If you were worried about what you might say when the boss starts haranguing you about your decision, this might avoid parting on really bad terms, though.

"After informing bosses that they've lost a worker, Exit relays basic requests, but it doesn't get involved in complicated matters such as possible severance payments."

I thought there was a legal counseling angle but no. It seems the company only helps to avoid face-to-face interaction.

Some employers pay professionals to fire employees because the employer doesn't want a face to face meeting with the poor sap being fired. I have fired many highly paid employees on behalf of clients. Some of the poor saps have sobbed uncontrollably. It takes steely determination to just look at them and say nothing, because, when firing someone, the less said the better. Why? The client who, in a well-intended effort to soften the blow, tells the poor sap "I thought you have been an excellent employee but my hands were tied" is laying the foundation for a lawsuit.

Are you George Clooney?

My good friend, a CPA (now retired) with whom I shared many clients, started calling me the terminator. He was the one who first suggested to a client that I fire the poor sap. Next thing I knew, I was the go to terminator. I absolutely hated the role. When that woman started sobbing I wanted to crawl under the table because I knew not to say anything. This was someone who only knew success in her life, a graduate of Harvard medical school no less. And there I was firing her. I posted this comment only to provide a contrast, the employer's perspective. Employers (and their advisers) enjoy firing people about as much as employees enjoy quitting.

Those experiences could not have been easy. But it probably also teaches one how fickle life can be.

Such is the life of a terrorized populace under rhe daimyō. Japan-China-India is the Evil Empire of our time.

With a suitably large surcharge, will they handle Yakuza clients?

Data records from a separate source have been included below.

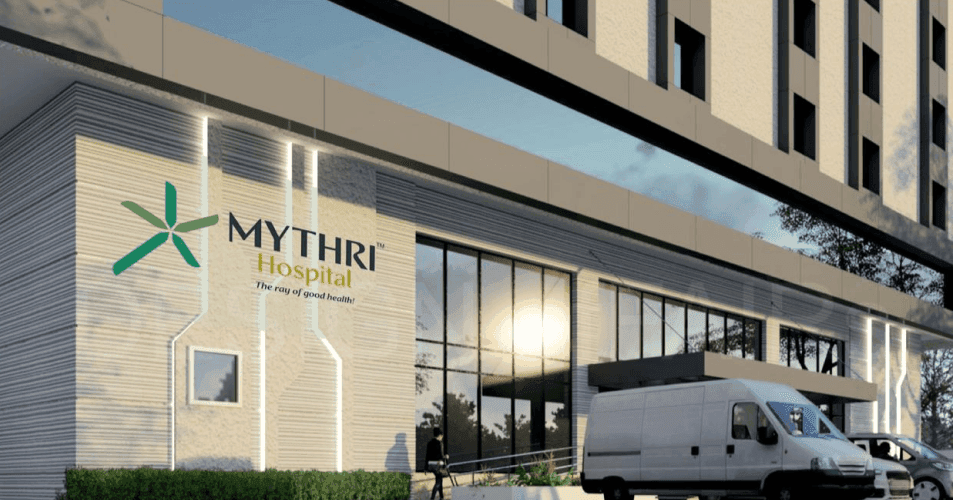 Mythri Hospital, Hyderabad campus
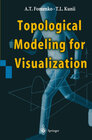 Buchcover Topological Modeling for Visualization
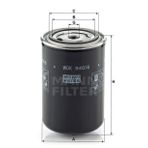 Mann WDK940/6 Yakıt Filtresi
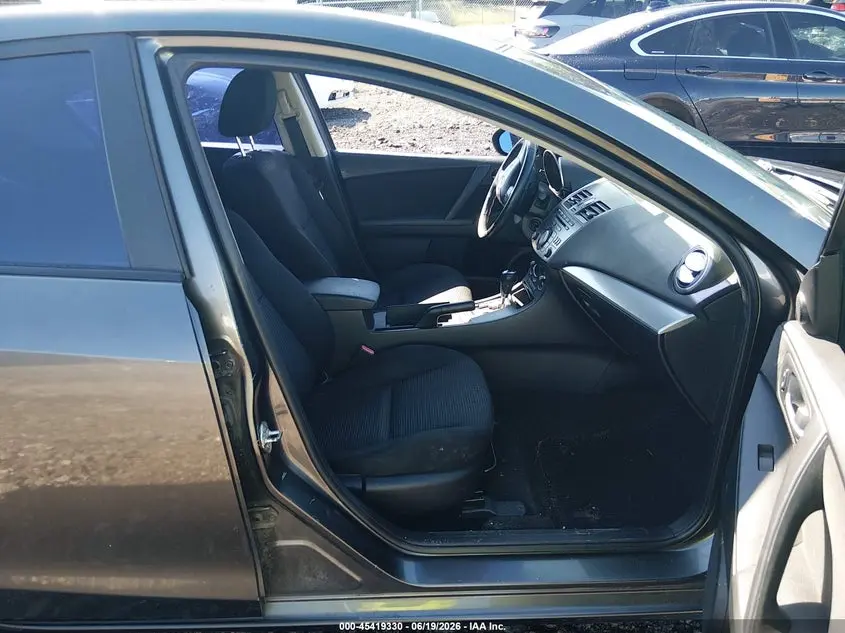 2012 MAZDA MAZDA3 I TOURING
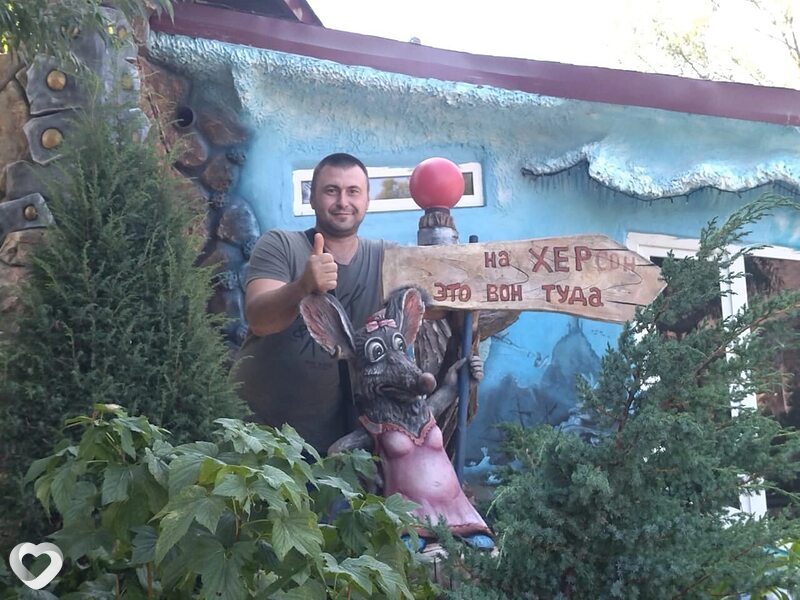 Владимир, 45, Санкт-Петербурге — анкета №1248798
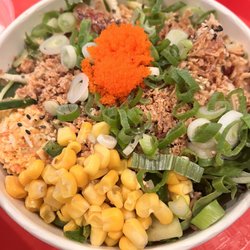Wicked Poke - Salmon poke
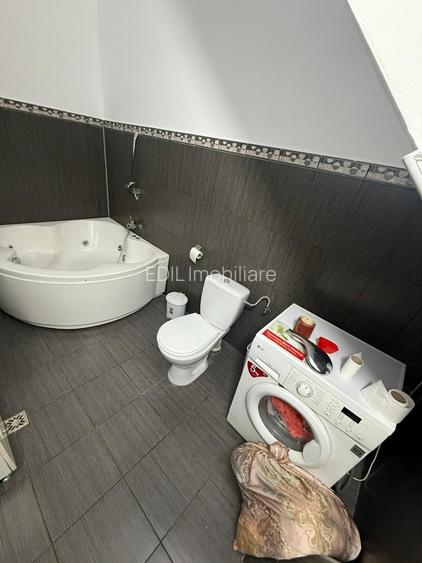 Casa lipita 4 cam, mobilata, 2 bai, parcare, beci, 112mp, zona stadion CFR - 24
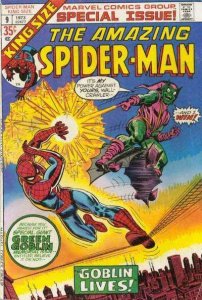 Amazing Spider-Man (1963 series) Special #9, Good+ (Stock photo)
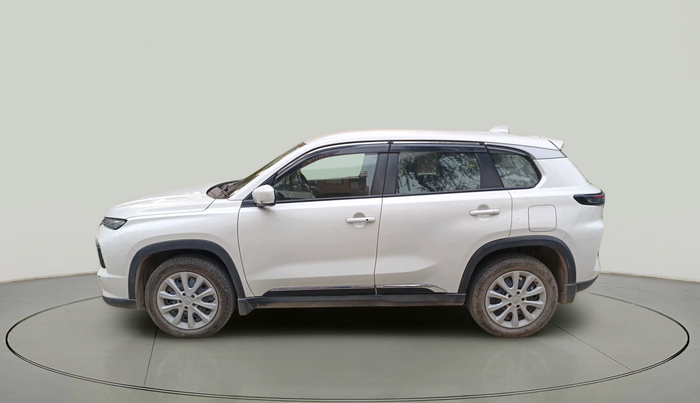 2024 Maruti Grand Vitara DELTA SMART HYBRID AT, Petrol, Automatic, 35,069 km, exterior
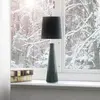 Image de Lampe de table By Rydens Lofty Slim 54 cm, noire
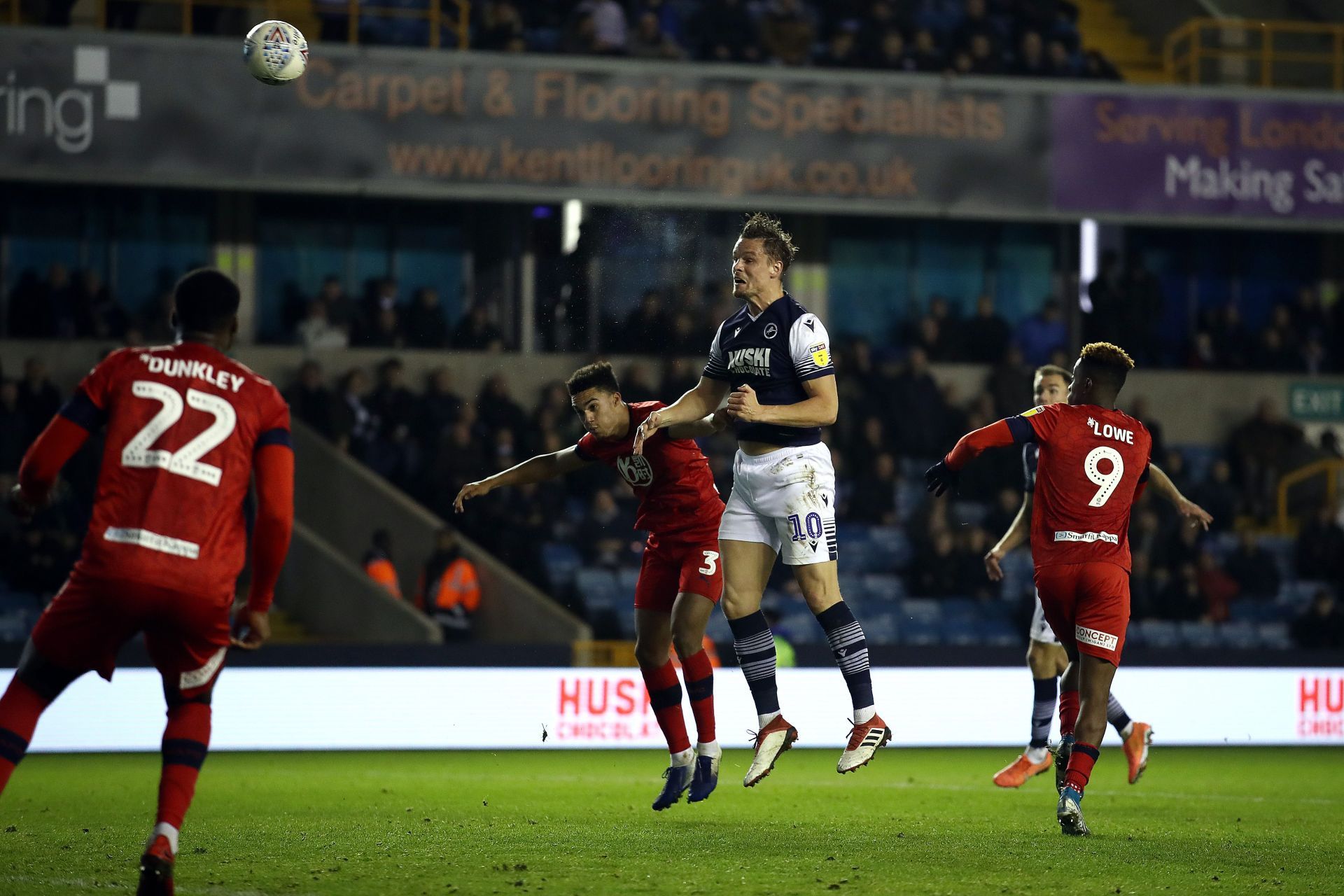 Millwall v Wigan Athletic - Sky Bet Championship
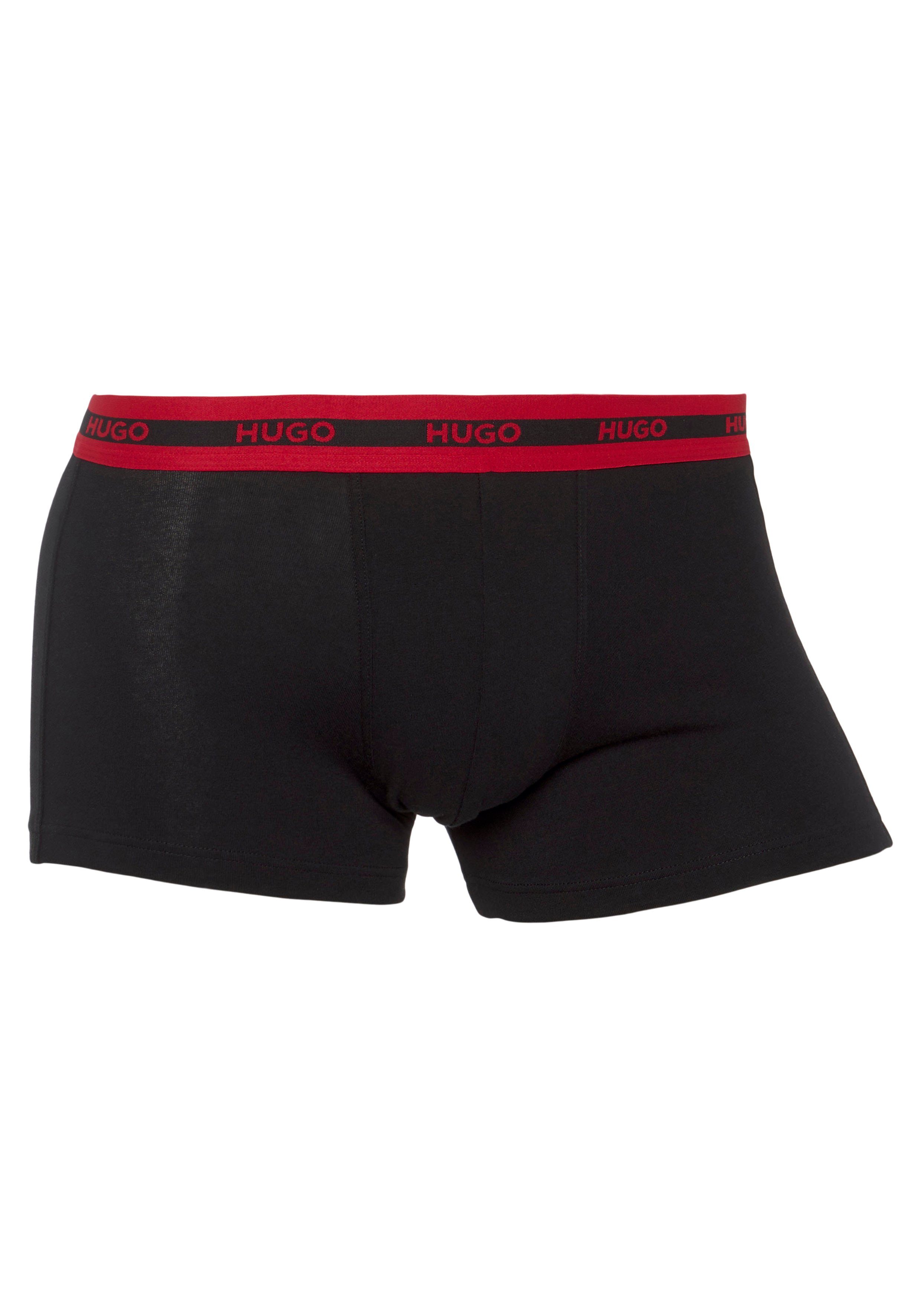 HUGO underwear Trunk TRIPLET PLANET (3 stuks)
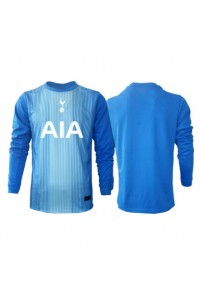 Tottenham Hotspur Doelman Voetbaltruitje Uit tenue 2025-26 Lange Mouw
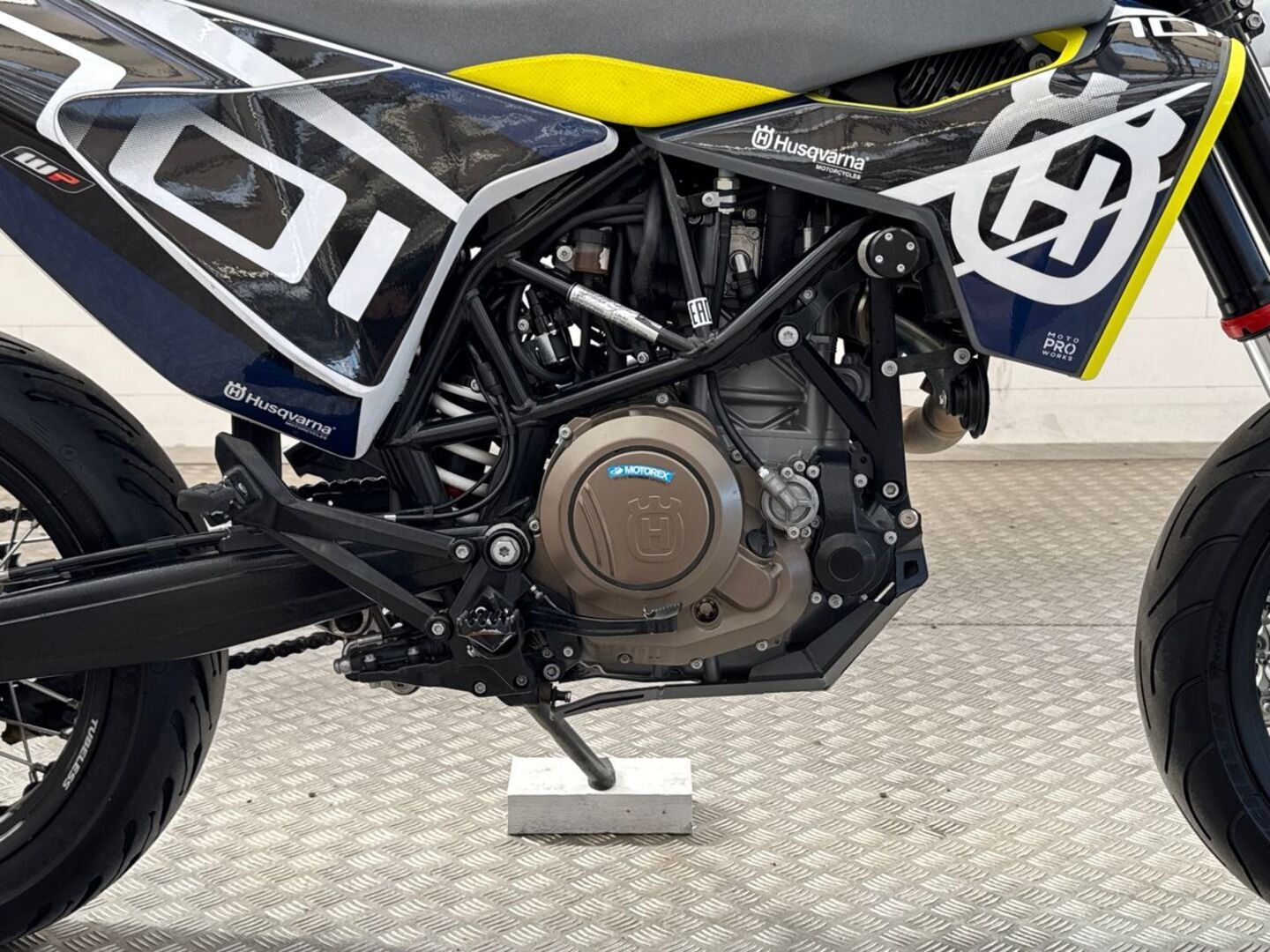 HUSQVARNA Husqvarna 701 Supermoto 2020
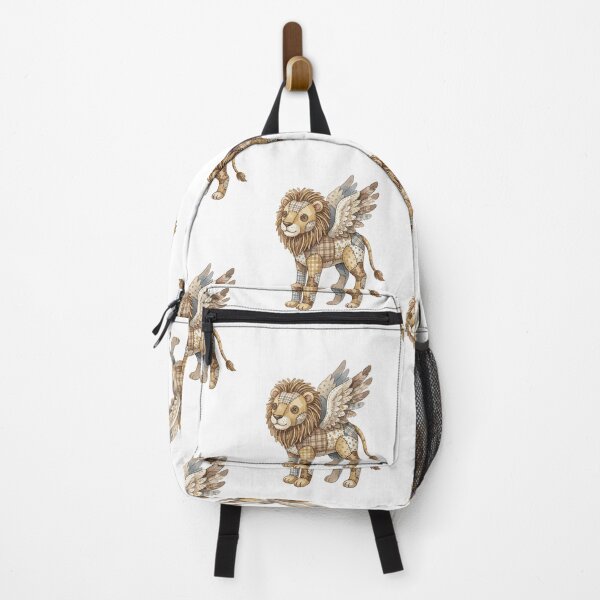 Item preview, Mythical Creature: Denim Griffin designed and sold by bapupa.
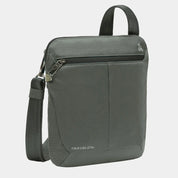 Travelon Anti-Theft Active® Small Crossbody - Charcoal;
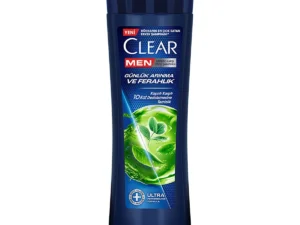 CLEAR MEN SHAMPOO 350 ML (11.8oz - Daily Purification and Refreshment) x 10pcs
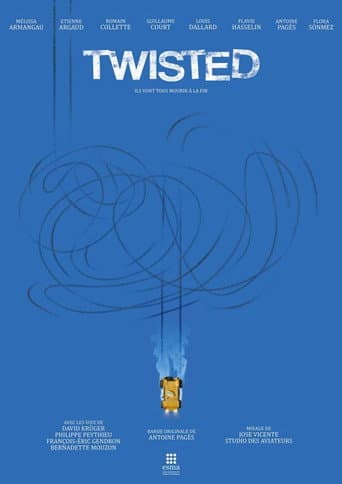 Affiche du film Twisted (2021)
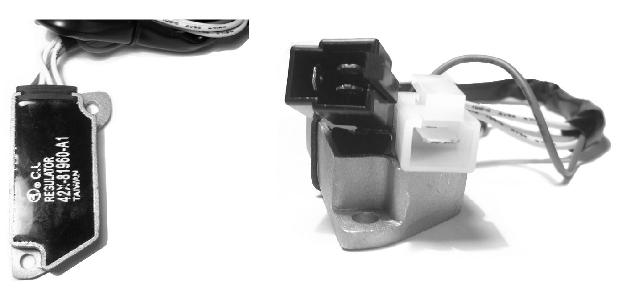 REG.YAM.1100.8688 - Регулятор напряжения Yamaha VIRAGO XV 1000 86-88r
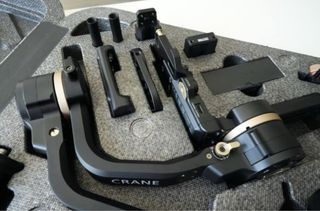 Zhiyun Crane 3S Gimbal - Usado 1 vez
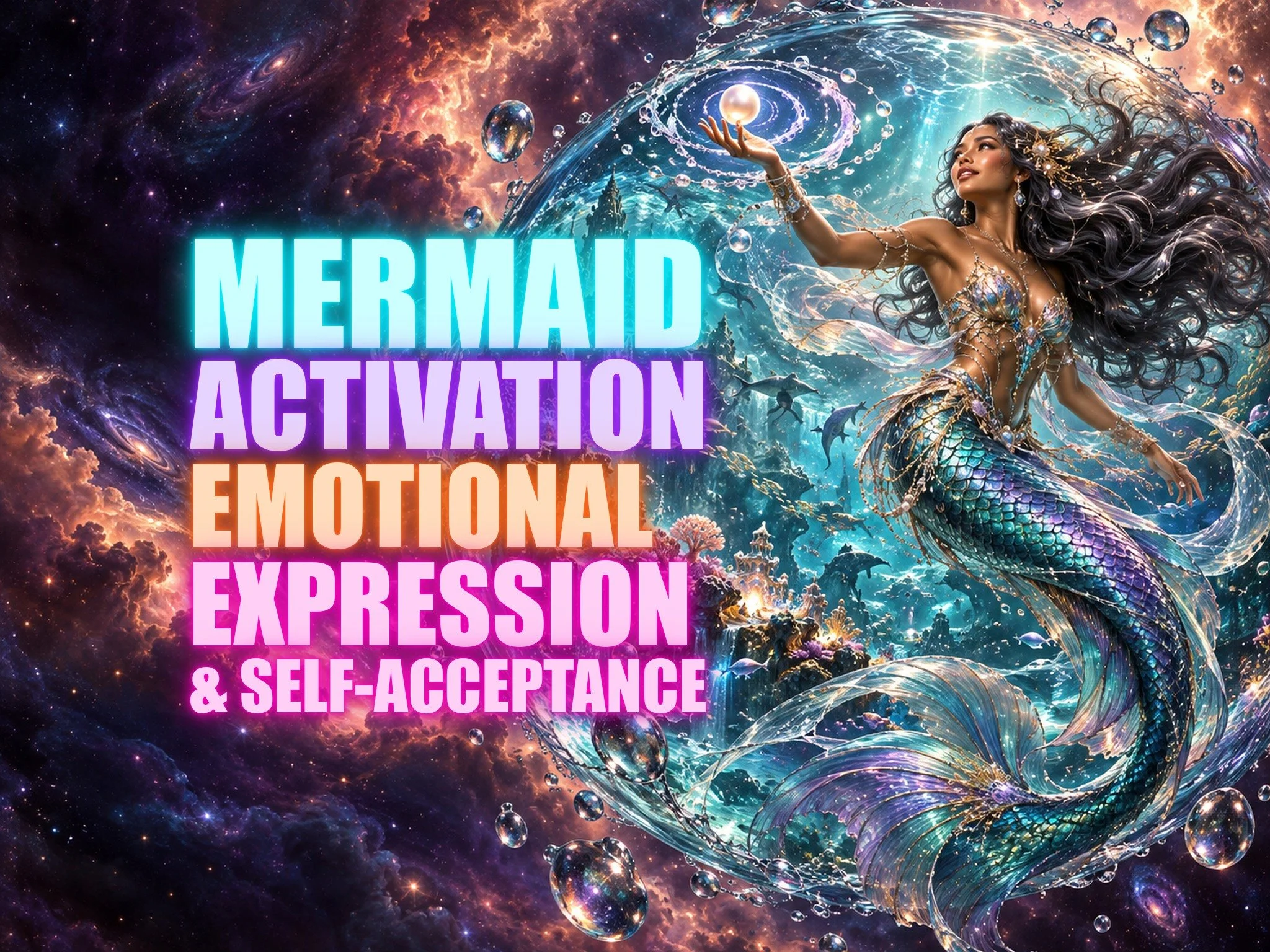 Mermaid Activation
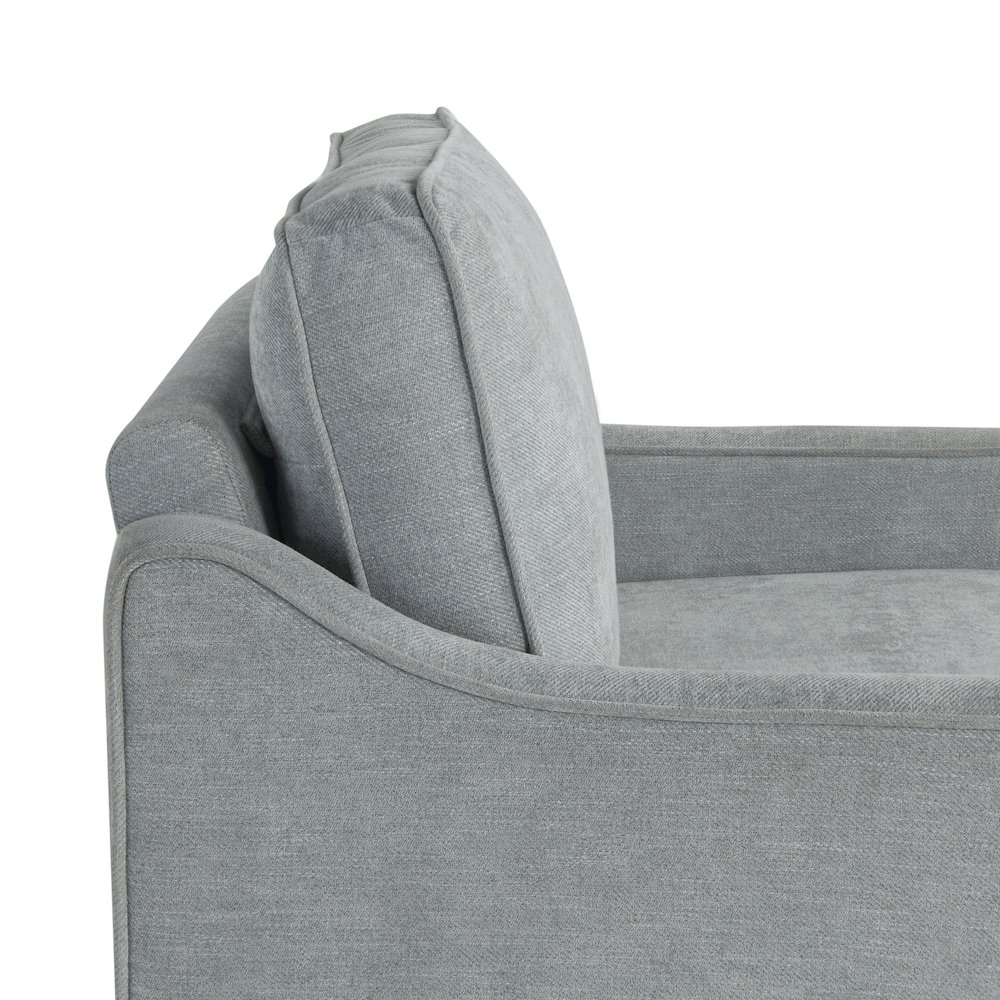 Sterling Chair Light Grey. Picture 16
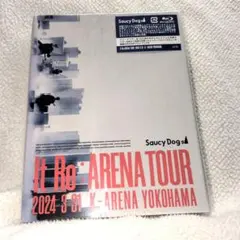 Saucy Dog/「It Re:ARENA TOUR」2024.3.31 K…
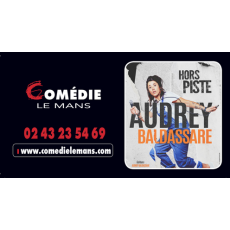 Visuel Audrey Baldassare – Hors piste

As an expat living in Japan, I really hate these spurious "those crazy Japanese" stories. Japanese pundits don't blog about, say, an American break-up-with-your-girlfriend service and then characterize the whole country based on it and draw deep cultural conclusions. When there are 100 break-up-with-your-girlfriend services, and they stay in business longer than six months, wake me up.

These Exit guys are not representative of anything, are running out of a coworking space in Shibuya, and are organized as a minimal LLC capitalized at less than $10,000.

TC never lets facts get in the way of a good "crazy Asia" story.